Instantly share code, notes, and snippets.

@i2pi
Created February 22, 2012 05:40
Show Gist options
  • Save i2pi/1881742 to your computer and use it in GitHub Desktop.
Save i2pi/1881742 to your computer and use it in GitHub Desktop.
ml_talk.R
#
# This file gives a quick demonstration of a few ML techniques that
# are available in R. The file is designed as a walk through, so instead
# of simply running the entire file at once, copy and paste the logical
# blocks and check the output as we go along.
#
# Joshua Reich (josh@simple.com)
# April 2, 2009
# Updated: February 21, 2012
#
# First we need to load up some packages to support ML.
# If your system doesn't have the packages, check out
# the install.packages() command.
library(rpart)
library(MASS)
library(class)
library(e1071)
rmulnorm <- function (n, mu, sigma)
{
# A simple function for producing n random samples
# from a multivariate normal distribution with mean mu
# and covariance matrix sigma
M <- t(chol(sigma))
d <- nrow(sigma)
Z <- matrix(rnorm(d*n),d,n)
t(M %*% Z + mu)
}
cm <- function (actual, predicted)
{
# Produce a confusion matrix
t<-table(predicted,actual)
# there is a potential bug in here if columns are tied for ordering
t[apply(t,2,function(c) order(-c)[1]),]
}
# Total number of observations
N <- 1000 * 3
# Number of training observations
Ntrain <- N * 0.7
# The data that we will be using for the demonstration consists
# of a mixture of 3 multivariate normal distributions.

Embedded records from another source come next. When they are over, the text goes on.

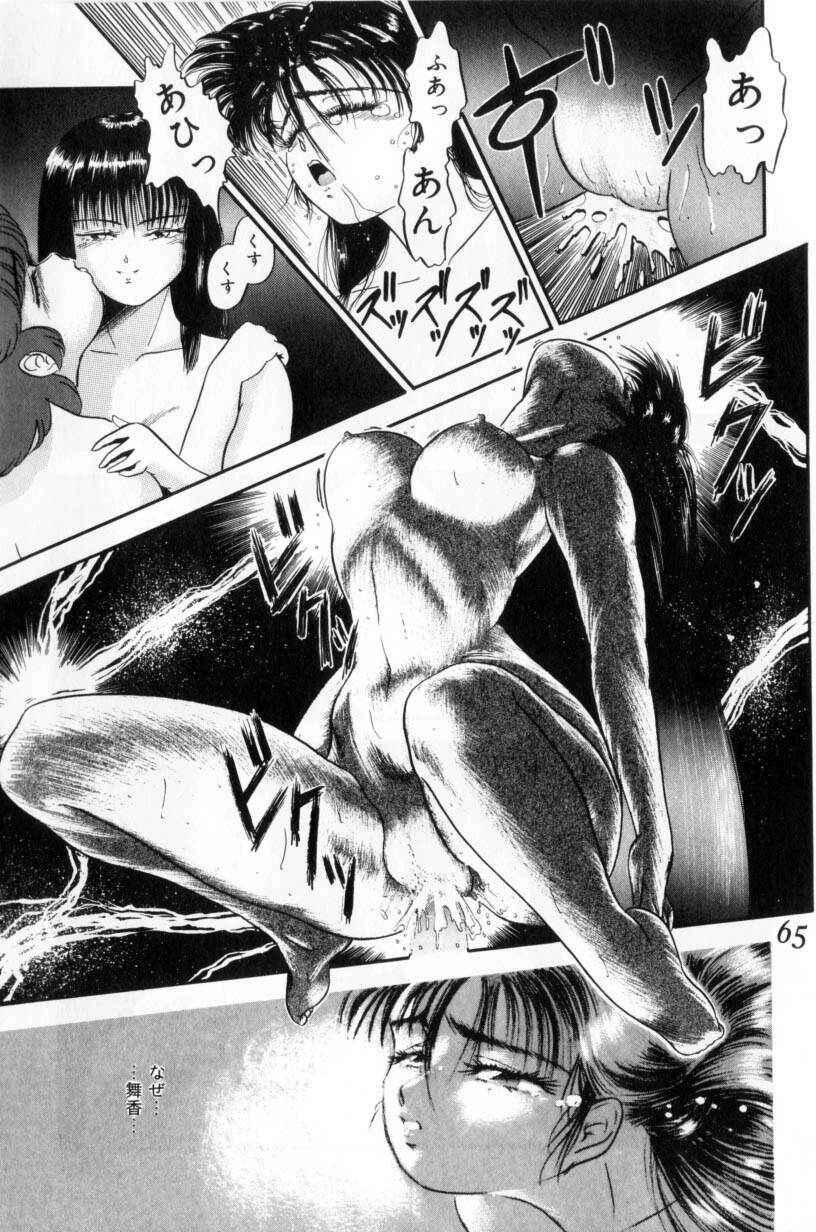 Koakuma no Furu Yoru ni 64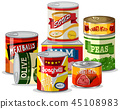 Set of tin food 45108983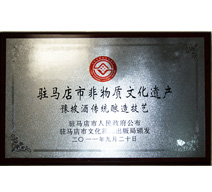 11年驻马店市非物质文化遗产豫坡酒传统酿造技艺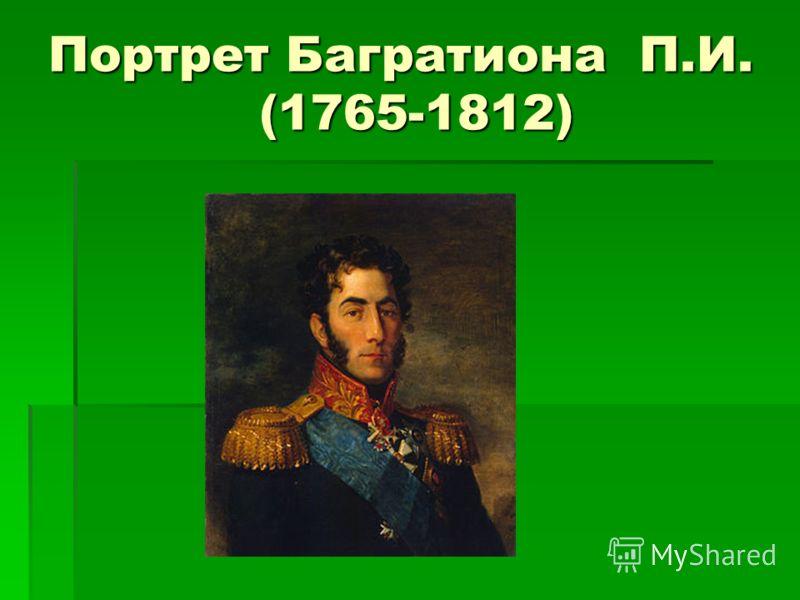 Портрет Багратиона П.И. (1765-1812)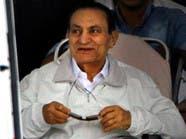 مبارك يدافع عن نفسه لأول مرة في 13 أغسطس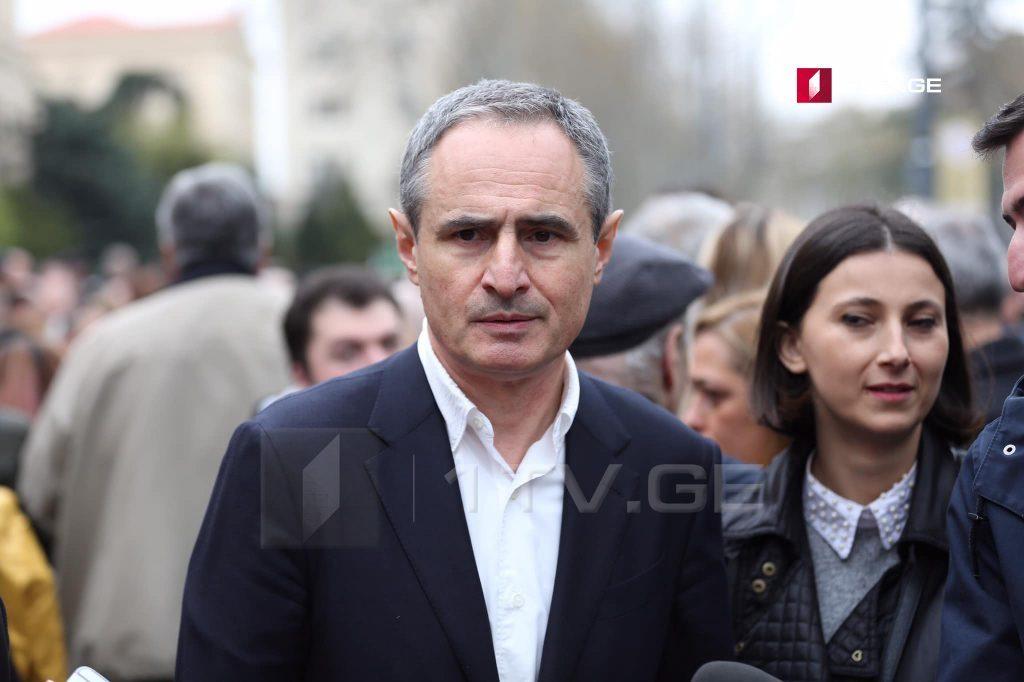 """""""Avropa Gürcüstanı"""" və """"Azad Demokratlar"""" sabah etiraz yürüşünü təşkil edəcəklər"""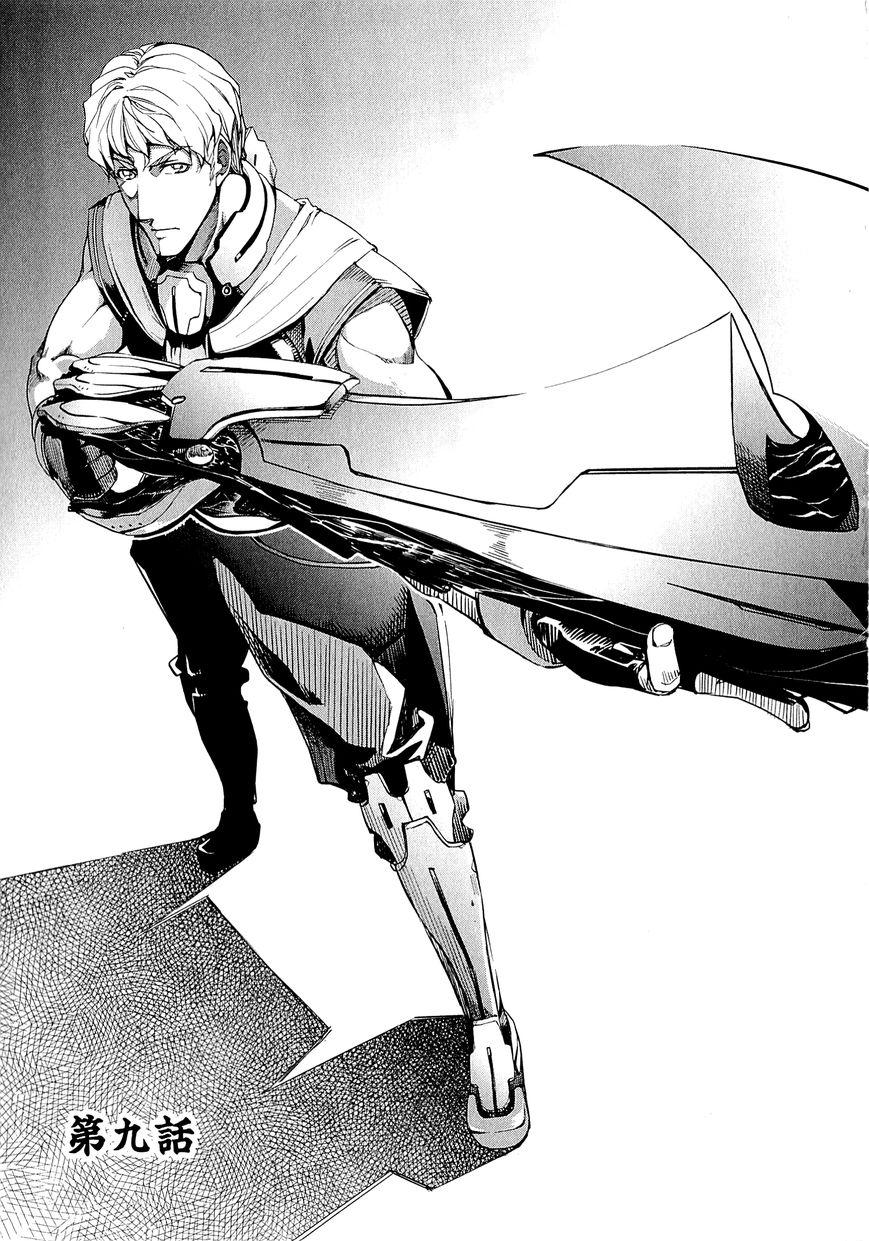Kyoukai Senjou no Horizon 9 Page 2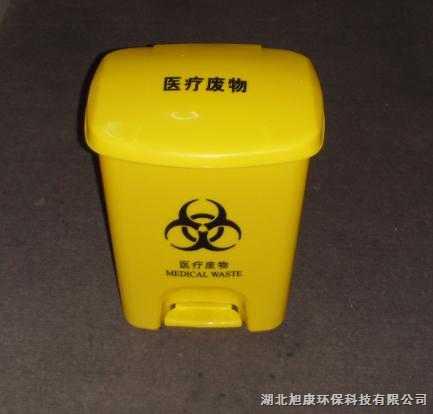 供应30l加厚医疗脚踏式垃圾桶|污物桶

The goal
# is to come up with a classification system that can tell us,
# given a pair of coordinates, from which distribution the data
# arises.
A <- rmulnorm (N/3, c(1,1), matrix(c(4,-6,-6,18), 2,2))
B <- rmulnorm (N/3, c(8,1), matrix(c(1,0,0,1), 2,2))
C <- rmulnorm (N/3, c(3,8), matrix(c(4,0.5,0.5,2), 2,2))
data <- data.frame(rbind (A,B,C))
colnames(data) <- c('x', 'y')
data$class <- c(rep('A', N/3), rep('B', N/3), rep('C', N/3))
# Lets have a look
plot_it <- function () {
plot (data[,1:2], type='n')
points(A, pch='A', col='red')
points(B, pch='B', col='blue')
points(C, pch='C', col='orange')
}
plot_it()
# Randomly arrange the data and divide it into a training
# and test set.
data <- data[sample(1:N),]
train <- data[1:Ntrain,]
test <- data[(Ntrain+1):N,]
# OK. Lets get to it
# K-Means
# kmeans(), built into the R base package, is an unsupervised
# learning technique. The goal is to cluster the observed data
# into groups. This is achieved by assuming a Euclidean distance
# metric, and finding points which lie at local centroids. All
# points are then assigned to their closest centroid and are
# thus clustered. The algorithmic approach to finding these
# centroids is to pick k points at random then assign all other
# points to the centroids. The algorithm then chooses new
# centroids based on the mean point of the resulting clusters.
# Then with these new centroids, the remaining N-k points are
# reclustered. This repeats until some stopping condition is
# reached.
# This algorithm is quite simple to implement and quite often
# the Euclidean distance metric is inappropriate and I find
# myself re-writing the algorithm using a different measure.
# Here we know, a priori, that there are 3 clusters, so we set
# k = 3.
# NOTE: See pam() in the Cluster package, for partitioning
# around mediods, taking a distance matrix.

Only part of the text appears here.